‘I must attend to my own business first, if you please, sir,’ said Clara. ‘Mrs Wilson, I am ordered out of my room by Mr Cumbermede. You must find me fresh quarters, if you please.’
Mrs Wilson stared.
‘Do you mean, miss, that you want your things moved to another bed-room?’
‘That is what I mean, Mrs Wilson.’
‘I must see what Lady Brotherton says to it, miss.’
‘Do, by all means.’
I saw that Clara was bent on annoying her old enemy, and interposed.
‘Sir Giles and Lady Brotherton have agreed to let me have Miss Coningham’s room for an addition to the library, Mrs Wilson,’ I said.
She looked very grim, but made no answer. We turned and left her. She stood for a moment as if thinking, and then, taking down her bunch of keys, followed us.
‘If you will come this way,’ she said, stopping just behind us at another door in the court, ‘I think I can show you the room you want. But really, Mr Cumbermede, you are turning the place upside down. If I had thought it would come to this—’
‘I hope to do so a little more yet, Mrs Wilson,’ I interrupted. ‘But I am sure you will be pleased with the result.’
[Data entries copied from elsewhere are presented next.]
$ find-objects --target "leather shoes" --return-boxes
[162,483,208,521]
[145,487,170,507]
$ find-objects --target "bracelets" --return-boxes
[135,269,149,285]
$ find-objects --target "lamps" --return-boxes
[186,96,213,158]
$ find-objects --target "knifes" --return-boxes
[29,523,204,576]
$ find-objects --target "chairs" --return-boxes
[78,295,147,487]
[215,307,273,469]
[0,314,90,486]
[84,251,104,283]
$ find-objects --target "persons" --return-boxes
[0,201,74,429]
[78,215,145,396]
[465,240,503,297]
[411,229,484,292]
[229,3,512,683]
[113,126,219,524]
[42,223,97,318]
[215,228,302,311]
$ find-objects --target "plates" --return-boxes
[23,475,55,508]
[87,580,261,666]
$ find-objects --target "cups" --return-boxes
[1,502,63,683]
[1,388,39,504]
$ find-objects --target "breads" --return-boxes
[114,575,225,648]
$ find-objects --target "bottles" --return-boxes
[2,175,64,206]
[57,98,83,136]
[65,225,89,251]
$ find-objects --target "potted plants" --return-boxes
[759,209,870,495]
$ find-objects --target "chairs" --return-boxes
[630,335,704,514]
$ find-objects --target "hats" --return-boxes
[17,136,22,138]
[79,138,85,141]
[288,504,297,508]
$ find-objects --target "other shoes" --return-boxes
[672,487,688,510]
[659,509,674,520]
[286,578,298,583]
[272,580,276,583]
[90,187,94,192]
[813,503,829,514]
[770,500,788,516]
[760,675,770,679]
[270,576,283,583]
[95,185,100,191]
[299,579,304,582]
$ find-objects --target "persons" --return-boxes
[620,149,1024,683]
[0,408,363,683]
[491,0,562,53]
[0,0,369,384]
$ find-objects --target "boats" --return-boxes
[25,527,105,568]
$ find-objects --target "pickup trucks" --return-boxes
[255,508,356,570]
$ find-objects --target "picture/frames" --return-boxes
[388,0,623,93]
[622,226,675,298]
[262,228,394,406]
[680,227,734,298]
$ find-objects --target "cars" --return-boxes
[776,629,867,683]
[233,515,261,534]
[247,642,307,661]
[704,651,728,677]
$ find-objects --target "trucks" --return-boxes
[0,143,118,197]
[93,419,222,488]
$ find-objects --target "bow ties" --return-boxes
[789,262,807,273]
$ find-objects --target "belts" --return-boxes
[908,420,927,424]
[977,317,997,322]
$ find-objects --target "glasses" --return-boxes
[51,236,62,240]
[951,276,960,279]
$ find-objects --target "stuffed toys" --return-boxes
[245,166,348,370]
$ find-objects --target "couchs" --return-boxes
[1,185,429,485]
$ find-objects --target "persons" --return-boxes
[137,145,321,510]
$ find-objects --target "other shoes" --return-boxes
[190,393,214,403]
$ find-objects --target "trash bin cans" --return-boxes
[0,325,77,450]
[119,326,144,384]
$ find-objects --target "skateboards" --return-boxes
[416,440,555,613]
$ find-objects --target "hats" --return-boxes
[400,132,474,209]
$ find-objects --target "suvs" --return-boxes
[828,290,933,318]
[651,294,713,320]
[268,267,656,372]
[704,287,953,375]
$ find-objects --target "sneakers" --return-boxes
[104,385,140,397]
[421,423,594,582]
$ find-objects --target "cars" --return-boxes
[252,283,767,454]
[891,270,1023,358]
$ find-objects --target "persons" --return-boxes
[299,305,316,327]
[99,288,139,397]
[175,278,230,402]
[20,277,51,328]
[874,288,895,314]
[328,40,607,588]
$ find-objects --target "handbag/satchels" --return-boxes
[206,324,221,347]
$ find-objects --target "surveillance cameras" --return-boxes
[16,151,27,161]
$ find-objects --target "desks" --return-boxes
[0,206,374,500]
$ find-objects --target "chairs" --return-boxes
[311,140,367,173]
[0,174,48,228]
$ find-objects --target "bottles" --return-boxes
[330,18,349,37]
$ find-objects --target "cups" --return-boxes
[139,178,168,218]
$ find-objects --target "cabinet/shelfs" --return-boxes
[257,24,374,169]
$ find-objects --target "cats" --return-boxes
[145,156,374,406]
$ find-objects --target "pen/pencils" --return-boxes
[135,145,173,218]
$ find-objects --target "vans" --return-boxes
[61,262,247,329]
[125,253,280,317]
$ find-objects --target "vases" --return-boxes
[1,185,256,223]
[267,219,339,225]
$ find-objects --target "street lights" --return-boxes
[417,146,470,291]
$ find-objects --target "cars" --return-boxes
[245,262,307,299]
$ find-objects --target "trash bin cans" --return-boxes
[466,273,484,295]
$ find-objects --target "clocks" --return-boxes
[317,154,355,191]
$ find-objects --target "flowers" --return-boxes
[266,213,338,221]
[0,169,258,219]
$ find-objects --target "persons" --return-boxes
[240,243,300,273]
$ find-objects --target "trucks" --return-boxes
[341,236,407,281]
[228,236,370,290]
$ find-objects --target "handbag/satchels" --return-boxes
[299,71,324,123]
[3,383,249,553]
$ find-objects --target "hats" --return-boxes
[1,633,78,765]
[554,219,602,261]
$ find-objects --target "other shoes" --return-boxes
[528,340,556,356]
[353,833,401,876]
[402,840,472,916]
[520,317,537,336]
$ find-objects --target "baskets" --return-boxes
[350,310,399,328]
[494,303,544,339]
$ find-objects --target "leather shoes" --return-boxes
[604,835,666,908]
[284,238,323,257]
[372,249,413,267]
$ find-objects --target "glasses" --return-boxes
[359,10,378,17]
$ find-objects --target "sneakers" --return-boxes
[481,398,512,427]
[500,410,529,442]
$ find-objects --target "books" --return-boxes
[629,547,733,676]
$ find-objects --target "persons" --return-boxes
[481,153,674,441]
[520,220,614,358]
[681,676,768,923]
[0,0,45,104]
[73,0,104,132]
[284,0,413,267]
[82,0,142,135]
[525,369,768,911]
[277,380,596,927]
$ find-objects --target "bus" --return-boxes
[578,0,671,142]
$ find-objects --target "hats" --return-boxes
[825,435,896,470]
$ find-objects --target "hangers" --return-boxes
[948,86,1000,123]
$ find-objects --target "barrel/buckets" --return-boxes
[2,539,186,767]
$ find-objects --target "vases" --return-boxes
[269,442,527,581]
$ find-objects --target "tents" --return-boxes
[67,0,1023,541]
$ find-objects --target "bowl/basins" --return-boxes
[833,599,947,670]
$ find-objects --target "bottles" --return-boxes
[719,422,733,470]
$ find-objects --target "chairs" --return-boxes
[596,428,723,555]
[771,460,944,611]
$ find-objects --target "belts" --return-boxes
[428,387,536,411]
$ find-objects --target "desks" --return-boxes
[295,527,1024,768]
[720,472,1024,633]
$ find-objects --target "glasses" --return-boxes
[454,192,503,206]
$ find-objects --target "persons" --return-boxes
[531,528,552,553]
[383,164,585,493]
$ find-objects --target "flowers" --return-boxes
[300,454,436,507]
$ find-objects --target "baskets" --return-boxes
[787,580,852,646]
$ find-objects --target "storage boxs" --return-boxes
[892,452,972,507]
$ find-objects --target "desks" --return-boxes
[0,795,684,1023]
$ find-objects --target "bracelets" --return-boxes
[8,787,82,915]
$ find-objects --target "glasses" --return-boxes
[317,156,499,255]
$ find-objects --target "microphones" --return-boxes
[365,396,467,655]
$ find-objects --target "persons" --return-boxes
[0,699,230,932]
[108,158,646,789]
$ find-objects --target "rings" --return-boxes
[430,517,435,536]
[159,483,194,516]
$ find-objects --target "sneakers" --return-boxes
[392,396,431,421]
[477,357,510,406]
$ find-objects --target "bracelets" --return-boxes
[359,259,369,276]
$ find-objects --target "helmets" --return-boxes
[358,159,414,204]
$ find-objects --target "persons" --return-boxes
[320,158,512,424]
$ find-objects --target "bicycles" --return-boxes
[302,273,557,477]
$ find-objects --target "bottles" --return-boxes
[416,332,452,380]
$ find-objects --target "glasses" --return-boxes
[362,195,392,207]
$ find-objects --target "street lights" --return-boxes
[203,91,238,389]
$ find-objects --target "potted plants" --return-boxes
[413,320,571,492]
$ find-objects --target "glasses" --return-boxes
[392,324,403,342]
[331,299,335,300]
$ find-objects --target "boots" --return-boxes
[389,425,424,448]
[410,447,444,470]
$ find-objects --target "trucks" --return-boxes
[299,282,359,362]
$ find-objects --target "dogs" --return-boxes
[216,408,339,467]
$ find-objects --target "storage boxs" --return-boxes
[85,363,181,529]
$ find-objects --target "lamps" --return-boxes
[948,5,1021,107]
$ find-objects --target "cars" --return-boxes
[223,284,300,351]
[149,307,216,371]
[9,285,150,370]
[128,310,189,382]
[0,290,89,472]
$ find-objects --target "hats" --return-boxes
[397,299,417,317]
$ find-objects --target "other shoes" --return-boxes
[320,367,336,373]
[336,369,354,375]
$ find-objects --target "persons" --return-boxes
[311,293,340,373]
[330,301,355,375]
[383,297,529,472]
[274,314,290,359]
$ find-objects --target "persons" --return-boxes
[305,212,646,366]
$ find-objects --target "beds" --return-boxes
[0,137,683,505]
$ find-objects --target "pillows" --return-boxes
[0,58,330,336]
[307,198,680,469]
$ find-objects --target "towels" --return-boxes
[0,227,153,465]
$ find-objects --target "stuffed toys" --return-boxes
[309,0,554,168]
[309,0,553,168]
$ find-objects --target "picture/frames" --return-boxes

She did not reply, but led the way up a stair, across the little open gallery, and by passages I did not remember, to the room I wanted. It was in precisely the same condition as when I occupied it.
‘This is the room, I believe,’ she said, as she unlocked and threw open the door. ‘Perhaps it would suit you, Miss Coningham?’
‘Not in the least,’ answered Clara. ‘Who knows which of my small possessions might vanish before the morning!’
The housekeeper’s face grew turkey-red with indignation.
‘Mr Cumbermede has been filling your head with some of his romances, I see, Miss Clara!’
I laughed, for I did not care to show myself offended with her rudeness.
‘Never you mind,’ said Clara; ‘I am not going to sleep there.’
‘Very good,’ said Mrs Wilson, in a tone of offence severely restrained.
‘Will you show me the way to the library?’ I requested.
‘I will,’ said Clara; ‘I know it as well as Mrs Wilson—every bit.’
‘Then that is all I want at present, Mrs Wilson,’ I said, as we came out of the room. ‘Don’t lock the door, though, please,’ I added. ‘Or, if you do, give me the key.’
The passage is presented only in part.